[Start of Attachment]

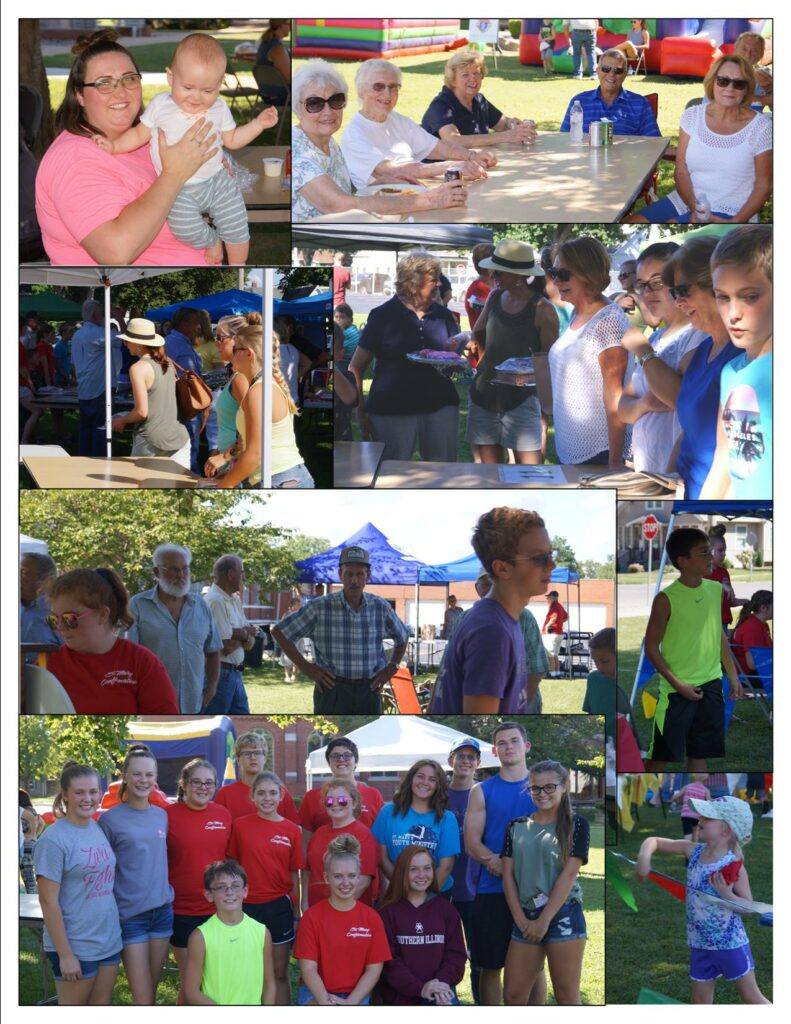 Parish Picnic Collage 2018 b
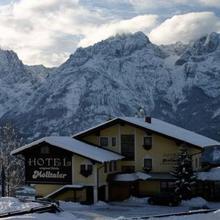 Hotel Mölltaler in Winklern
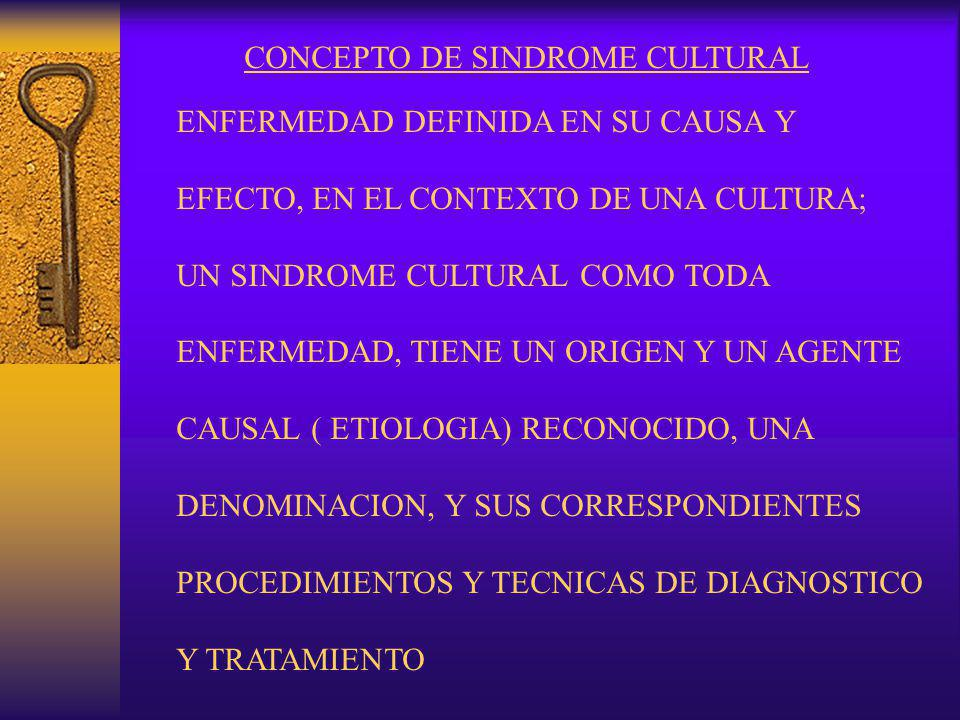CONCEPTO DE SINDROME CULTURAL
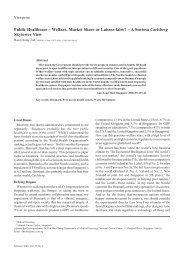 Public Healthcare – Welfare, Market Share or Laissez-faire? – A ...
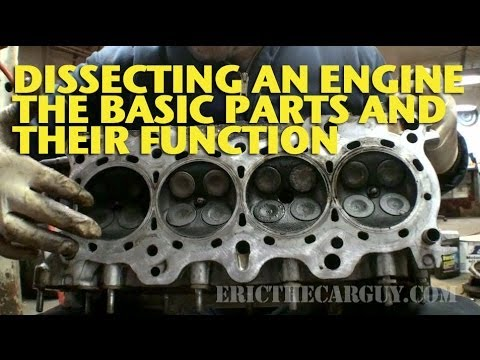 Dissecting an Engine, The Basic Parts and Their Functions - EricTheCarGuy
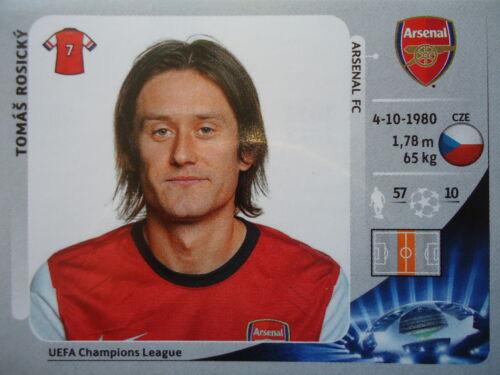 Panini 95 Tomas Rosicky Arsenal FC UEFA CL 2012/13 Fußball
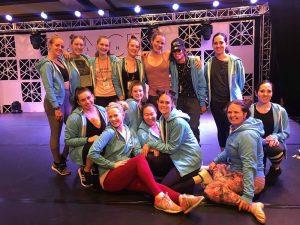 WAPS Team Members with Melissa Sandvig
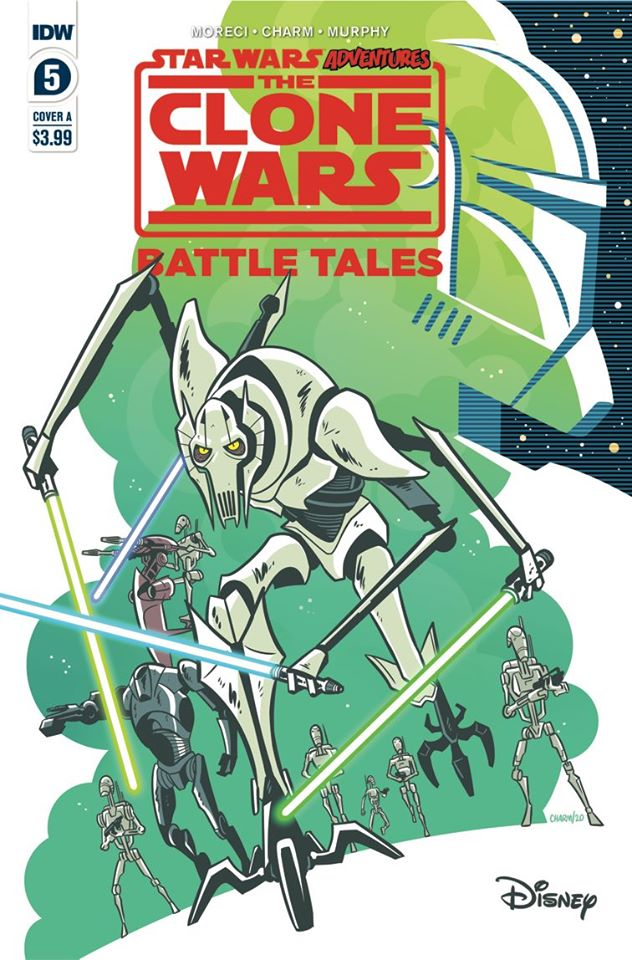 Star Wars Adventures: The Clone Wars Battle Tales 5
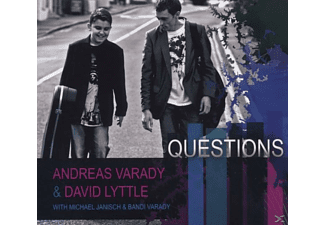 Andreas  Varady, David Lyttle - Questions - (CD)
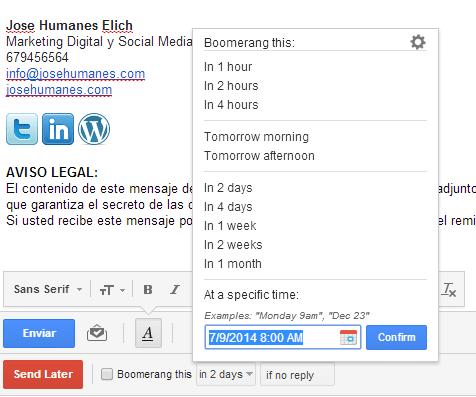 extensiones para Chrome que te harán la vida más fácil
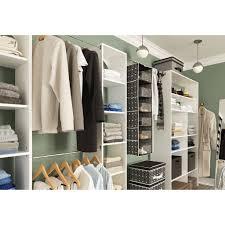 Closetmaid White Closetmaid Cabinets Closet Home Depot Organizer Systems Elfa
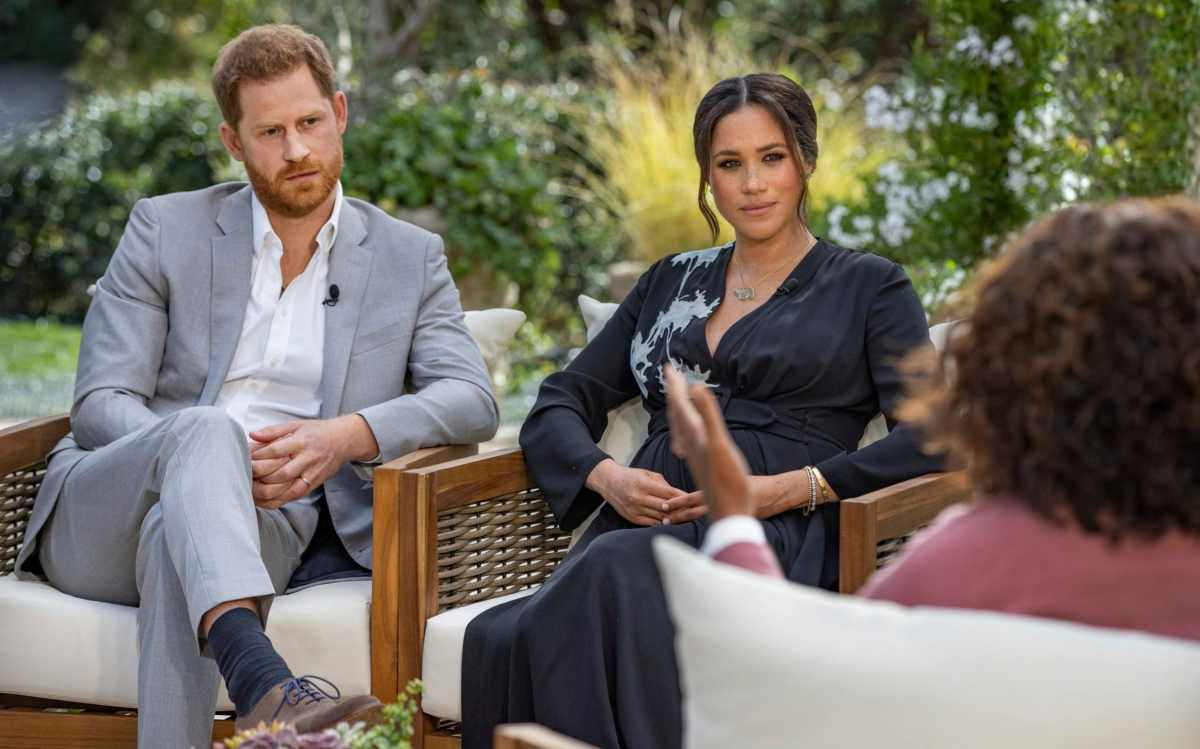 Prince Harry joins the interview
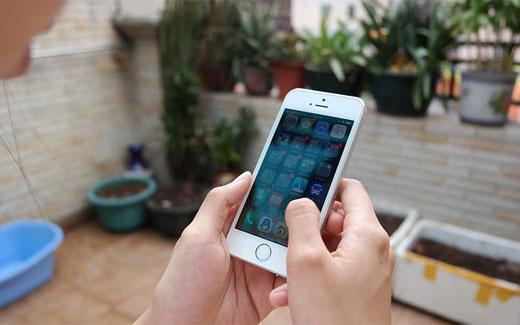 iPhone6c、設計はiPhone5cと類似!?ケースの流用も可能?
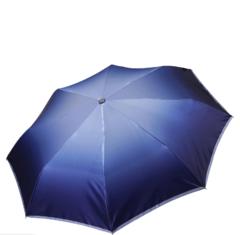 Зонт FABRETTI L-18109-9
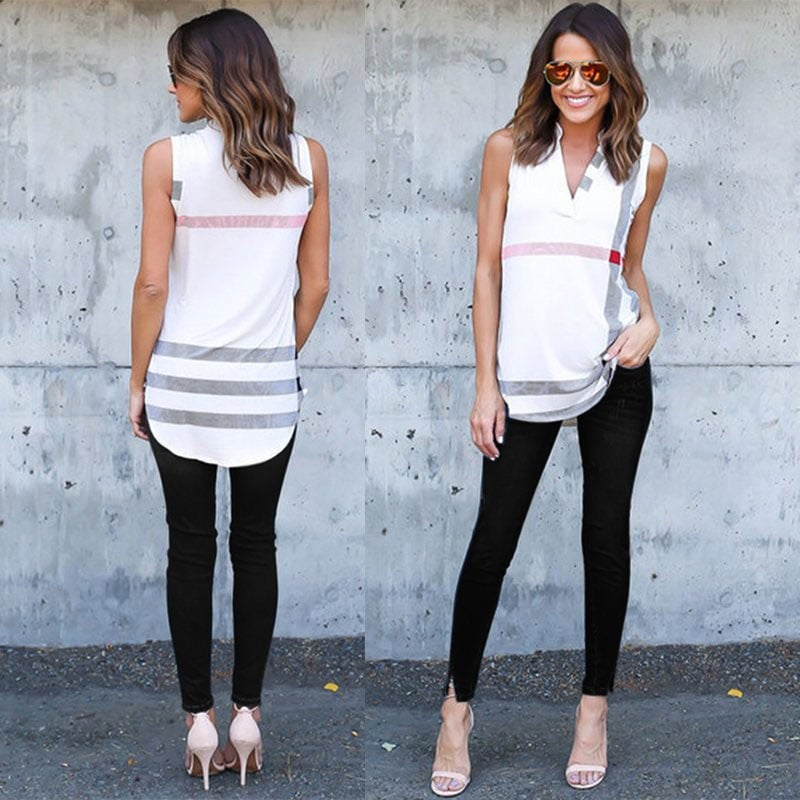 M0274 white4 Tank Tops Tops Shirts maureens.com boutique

[End of Attachment]

__What you will do__
Skipping any pictures, copy the entries exactly as they appear.

__Task answer__
 Parish Picnic Collage 2018 b
 Hotel Mölltaler in Winklern
CONCEPTO DE SINDROME CULTURAL
 Public Healthcare – Welfare, Market Share or Laissez-faire? – A ...
 Dissecting an Engine, The Basic Parts and Their Functions - EricTheCarGuy
 Panini 95 Tomas Rosicky Arsenal FC UEFA CL 2012/13 Fußball
 WAPS Team Members with Melissa Sandvig
 Star Wars Adventures: The Clone Wars Battle Tales 5
 Andreas  Varady, David Lyttle - Questions - (CD)
 extensiones para Chrome que te harán la vida más fácil
 Closetmaid White Closetmaid Cabinets Closet Home Depot Organizer Systems Elfa
 Prince Harry joins the interview
 iPhone6c、設計はiPhone5cと類似!?ケースの流用も可能?
 Зонт FABRETTI L-18109-9
 M0274 white4 Tank Tops Tops Shirts maureens.com boutique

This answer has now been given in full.